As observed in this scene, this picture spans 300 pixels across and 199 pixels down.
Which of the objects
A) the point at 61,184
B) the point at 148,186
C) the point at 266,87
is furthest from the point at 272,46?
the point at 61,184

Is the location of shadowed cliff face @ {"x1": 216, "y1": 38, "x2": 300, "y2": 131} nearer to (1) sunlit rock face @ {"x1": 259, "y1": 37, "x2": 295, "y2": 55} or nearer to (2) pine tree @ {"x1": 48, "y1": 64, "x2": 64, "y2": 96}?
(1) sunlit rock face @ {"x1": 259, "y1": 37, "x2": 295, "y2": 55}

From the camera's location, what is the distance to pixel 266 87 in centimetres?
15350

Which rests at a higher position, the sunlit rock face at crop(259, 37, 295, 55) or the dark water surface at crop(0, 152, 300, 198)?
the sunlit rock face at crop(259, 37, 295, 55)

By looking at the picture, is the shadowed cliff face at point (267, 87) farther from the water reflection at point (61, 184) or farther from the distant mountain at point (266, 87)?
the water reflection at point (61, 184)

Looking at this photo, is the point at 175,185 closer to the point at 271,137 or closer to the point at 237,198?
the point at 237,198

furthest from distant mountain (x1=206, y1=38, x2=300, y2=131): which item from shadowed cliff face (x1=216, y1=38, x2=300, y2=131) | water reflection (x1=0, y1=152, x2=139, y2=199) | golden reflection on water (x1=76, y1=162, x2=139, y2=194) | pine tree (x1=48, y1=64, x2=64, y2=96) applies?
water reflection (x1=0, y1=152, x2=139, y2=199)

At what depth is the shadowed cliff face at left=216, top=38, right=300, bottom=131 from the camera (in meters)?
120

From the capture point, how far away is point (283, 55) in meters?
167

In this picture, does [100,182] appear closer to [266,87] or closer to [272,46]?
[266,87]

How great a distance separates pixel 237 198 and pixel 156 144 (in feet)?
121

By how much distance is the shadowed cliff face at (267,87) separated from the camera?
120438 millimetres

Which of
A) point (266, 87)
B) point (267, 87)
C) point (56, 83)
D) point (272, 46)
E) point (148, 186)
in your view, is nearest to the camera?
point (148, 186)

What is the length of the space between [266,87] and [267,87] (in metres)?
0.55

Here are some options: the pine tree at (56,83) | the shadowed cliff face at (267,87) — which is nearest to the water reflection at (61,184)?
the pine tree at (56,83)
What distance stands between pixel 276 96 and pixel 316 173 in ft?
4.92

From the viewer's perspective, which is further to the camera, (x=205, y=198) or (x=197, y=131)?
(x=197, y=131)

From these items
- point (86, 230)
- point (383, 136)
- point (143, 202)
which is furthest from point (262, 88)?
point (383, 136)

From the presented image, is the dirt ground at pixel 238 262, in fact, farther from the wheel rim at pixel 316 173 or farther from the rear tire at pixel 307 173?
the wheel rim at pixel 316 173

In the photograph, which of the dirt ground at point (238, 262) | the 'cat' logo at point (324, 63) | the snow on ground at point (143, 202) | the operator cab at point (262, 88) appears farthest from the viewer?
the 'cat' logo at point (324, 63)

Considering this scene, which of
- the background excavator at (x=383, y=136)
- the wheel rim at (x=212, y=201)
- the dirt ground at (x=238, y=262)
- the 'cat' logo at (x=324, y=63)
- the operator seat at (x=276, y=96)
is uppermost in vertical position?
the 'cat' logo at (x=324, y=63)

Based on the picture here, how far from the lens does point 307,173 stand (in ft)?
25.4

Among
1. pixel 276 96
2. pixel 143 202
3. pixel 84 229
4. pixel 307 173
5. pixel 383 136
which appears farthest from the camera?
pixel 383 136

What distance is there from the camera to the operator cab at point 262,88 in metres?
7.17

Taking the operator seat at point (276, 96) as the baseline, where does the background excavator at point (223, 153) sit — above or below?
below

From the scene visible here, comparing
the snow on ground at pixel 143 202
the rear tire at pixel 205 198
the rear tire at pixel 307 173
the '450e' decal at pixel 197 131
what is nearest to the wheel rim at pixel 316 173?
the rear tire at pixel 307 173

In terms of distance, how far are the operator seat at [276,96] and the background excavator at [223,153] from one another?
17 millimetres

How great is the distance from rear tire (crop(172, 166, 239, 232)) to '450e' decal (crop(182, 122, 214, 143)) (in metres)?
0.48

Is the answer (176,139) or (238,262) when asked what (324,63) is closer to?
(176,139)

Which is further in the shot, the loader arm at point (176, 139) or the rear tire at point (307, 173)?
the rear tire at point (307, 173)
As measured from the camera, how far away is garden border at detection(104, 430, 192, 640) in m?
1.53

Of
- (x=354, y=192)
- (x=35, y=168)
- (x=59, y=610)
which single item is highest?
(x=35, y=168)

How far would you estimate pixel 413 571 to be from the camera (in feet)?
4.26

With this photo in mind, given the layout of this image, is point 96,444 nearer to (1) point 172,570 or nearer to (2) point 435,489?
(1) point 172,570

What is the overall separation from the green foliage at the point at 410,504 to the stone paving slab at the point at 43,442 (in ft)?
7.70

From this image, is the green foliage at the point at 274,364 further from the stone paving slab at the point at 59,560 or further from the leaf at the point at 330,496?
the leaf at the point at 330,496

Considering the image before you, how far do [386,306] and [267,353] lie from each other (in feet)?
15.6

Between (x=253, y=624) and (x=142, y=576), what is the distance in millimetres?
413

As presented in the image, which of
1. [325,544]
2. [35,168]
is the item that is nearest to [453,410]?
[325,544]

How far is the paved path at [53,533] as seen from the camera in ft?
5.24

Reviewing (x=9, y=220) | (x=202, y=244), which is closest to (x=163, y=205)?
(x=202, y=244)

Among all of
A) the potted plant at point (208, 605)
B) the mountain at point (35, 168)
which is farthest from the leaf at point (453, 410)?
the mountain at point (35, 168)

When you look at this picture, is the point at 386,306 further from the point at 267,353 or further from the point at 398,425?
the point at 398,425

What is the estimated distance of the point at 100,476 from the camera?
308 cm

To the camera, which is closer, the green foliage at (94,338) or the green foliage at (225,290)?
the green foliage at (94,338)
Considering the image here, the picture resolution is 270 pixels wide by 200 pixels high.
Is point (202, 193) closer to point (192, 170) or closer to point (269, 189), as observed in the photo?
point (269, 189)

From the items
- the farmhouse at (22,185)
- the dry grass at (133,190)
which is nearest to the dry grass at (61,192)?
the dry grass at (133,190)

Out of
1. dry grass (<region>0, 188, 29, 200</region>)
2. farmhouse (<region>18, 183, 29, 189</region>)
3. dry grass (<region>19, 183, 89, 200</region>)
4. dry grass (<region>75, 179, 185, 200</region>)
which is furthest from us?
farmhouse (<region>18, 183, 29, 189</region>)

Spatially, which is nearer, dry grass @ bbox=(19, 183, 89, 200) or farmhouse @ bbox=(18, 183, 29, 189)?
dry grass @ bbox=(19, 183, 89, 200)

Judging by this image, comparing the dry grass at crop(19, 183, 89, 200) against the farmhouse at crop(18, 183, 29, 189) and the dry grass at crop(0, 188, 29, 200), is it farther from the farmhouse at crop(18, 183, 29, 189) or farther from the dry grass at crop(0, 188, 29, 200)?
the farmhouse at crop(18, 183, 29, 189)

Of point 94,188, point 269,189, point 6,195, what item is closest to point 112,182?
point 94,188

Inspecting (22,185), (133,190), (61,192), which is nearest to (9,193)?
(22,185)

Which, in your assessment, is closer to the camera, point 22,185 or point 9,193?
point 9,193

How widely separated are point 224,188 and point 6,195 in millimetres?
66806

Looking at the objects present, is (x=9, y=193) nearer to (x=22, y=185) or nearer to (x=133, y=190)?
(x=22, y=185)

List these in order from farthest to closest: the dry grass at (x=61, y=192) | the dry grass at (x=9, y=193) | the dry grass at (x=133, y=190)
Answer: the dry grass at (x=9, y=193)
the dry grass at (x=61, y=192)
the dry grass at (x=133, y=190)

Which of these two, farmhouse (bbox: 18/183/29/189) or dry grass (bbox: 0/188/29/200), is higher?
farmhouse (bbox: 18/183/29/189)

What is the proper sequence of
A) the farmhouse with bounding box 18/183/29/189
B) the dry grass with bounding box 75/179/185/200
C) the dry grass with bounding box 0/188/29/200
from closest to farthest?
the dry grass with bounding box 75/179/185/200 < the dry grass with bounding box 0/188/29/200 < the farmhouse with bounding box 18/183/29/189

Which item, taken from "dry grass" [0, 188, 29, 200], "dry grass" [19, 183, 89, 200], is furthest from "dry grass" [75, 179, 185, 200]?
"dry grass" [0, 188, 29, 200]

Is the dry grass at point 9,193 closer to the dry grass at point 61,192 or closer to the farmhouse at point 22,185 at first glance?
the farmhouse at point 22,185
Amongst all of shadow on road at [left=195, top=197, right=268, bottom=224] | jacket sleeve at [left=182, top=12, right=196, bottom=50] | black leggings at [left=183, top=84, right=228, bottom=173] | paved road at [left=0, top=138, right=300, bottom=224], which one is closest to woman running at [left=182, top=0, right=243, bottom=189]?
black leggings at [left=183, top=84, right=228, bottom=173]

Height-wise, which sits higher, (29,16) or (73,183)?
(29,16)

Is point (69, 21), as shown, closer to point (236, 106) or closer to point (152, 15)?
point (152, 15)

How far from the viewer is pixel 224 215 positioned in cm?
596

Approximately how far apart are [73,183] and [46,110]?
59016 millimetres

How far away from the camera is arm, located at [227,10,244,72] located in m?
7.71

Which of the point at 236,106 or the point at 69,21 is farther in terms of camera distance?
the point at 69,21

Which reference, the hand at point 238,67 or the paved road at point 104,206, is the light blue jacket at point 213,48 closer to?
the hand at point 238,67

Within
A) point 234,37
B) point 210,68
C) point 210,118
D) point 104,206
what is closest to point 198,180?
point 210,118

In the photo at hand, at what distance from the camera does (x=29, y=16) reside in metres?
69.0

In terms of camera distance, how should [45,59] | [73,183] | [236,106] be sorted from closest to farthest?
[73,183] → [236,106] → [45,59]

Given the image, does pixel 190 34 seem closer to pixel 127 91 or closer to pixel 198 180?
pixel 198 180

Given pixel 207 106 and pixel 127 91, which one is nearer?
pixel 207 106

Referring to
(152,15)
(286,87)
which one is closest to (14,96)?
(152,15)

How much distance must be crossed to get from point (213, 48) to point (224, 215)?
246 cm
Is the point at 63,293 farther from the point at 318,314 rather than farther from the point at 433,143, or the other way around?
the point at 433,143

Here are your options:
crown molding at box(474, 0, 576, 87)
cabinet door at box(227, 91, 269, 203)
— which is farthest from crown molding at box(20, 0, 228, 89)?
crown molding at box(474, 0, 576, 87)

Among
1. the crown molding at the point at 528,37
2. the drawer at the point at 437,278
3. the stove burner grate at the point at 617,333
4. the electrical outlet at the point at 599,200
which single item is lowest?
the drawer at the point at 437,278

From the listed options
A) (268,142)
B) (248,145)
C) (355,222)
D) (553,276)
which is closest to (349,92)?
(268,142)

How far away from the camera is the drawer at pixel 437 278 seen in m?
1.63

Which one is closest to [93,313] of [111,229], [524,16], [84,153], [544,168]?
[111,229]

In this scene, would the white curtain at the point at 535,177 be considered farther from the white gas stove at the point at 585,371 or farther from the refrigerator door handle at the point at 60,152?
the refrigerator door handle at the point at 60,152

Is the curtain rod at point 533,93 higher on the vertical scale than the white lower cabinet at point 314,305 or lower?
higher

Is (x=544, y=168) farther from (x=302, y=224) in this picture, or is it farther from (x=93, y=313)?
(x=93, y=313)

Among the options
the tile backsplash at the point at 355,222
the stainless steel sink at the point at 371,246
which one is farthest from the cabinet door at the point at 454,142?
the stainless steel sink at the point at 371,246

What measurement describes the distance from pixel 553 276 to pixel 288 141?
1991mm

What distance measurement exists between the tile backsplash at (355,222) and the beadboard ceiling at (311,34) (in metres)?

* _STATED PROBLEM_
Copy the listing word for word, starting at the line that contains "Among the options" and continuing through the end of the listing, with both of those lines included.

* _WORKED ANSWER_
Among the options
the tile backsplash at the point at 355,222
the stainless steel sink at the point at 371,246
which one is farthest from the cabinet door at the point at 454,142?
the stainless steel sink at the point at 371,246

What measurement describes the distance from pixel 553 276 to pixel 288 141?
1991mm

What distance measurement exists between the tile backsplash at (355,222) and the beadboard ceiling at (311,34) (in metres)?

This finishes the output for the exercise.